─── Data ───

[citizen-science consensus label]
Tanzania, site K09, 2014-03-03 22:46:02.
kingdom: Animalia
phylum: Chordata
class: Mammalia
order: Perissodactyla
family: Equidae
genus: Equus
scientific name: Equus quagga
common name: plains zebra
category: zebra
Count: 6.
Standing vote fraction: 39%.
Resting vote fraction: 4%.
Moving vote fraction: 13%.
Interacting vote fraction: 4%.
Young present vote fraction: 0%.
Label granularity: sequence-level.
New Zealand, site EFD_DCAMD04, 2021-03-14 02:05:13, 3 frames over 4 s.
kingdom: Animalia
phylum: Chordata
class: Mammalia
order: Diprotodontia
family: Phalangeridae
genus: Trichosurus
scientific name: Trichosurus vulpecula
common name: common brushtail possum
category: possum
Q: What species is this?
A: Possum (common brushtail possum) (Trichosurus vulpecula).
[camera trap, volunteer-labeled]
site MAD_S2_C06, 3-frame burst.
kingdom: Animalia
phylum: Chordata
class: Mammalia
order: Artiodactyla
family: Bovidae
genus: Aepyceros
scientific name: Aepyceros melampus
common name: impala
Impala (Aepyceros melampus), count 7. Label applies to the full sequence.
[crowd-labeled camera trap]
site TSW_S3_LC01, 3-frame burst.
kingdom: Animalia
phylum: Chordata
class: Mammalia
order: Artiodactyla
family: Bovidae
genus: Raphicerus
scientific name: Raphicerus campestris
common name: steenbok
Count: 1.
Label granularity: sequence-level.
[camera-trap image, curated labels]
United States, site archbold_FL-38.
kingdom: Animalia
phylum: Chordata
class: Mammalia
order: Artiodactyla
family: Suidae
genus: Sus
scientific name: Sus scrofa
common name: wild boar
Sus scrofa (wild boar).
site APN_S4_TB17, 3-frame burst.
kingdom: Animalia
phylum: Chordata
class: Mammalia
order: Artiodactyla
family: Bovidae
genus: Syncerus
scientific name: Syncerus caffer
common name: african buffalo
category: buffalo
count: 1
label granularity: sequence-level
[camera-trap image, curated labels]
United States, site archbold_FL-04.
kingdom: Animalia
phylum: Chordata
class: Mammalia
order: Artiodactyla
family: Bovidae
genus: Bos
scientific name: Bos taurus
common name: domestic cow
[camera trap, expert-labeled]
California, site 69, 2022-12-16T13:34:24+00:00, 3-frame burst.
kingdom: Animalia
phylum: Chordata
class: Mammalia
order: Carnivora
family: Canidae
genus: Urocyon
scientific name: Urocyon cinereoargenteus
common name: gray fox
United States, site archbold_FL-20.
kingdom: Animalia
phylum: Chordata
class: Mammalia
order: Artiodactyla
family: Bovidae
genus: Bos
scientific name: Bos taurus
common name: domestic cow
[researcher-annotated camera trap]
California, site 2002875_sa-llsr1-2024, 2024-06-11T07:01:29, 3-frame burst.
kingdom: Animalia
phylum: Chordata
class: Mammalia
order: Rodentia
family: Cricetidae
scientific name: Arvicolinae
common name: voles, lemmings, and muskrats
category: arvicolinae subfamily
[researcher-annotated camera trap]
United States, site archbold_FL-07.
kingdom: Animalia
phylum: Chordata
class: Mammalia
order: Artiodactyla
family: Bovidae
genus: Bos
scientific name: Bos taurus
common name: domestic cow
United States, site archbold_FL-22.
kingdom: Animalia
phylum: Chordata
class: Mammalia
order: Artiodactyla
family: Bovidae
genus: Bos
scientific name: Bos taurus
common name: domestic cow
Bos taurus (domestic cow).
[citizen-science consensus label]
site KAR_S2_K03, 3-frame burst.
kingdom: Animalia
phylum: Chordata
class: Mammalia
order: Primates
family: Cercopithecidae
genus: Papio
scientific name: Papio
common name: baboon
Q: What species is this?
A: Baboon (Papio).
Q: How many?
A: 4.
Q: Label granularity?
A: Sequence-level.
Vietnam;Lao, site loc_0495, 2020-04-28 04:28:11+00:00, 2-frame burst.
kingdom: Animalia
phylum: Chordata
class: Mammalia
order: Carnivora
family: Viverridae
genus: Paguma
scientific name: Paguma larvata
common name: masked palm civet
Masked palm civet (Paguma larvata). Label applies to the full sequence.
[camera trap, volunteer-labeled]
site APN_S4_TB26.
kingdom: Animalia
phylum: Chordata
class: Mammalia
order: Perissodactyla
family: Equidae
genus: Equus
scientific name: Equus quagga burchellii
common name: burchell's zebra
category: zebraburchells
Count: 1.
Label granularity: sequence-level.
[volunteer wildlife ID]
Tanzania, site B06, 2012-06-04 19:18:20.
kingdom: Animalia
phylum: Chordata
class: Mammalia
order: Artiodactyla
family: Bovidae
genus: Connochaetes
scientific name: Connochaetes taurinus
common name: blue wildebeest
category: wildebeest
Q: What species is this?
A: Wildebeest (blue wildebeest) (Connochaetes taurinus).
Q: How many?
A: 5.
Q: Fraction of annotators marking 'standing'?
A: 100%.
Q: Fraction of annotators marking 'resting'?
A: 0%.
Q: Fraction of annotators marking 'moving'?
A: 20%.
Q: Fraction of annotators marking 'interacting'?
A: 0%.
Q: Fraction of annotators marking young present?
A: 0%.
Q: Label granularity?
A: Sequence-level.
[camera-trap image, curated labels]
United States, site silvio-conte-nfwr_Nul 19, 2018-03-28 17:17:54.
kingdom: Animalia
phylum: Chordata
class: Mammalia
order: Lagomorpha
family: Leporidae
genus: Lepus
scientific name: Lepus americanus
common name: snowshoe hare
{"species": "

───

Work to be completed
Only the lines from the start of the material through the line bearing "Standing vote fraction: 39%." are needed, restated exactly, with both end lines included.

Solution to the exercise
[citizen-science consensus label]
Tanzania, site K09, 2014-03-03 22:46:02.
kingdom: Animalia
phylum: Chordata
class: Mammalia
order: Perissodactyla
family: Equidae
genus: Equus
scientific name: Equus quagga
common name: plains zebra
category: zebra
Count: 6.
Standing vote fraction: 39%.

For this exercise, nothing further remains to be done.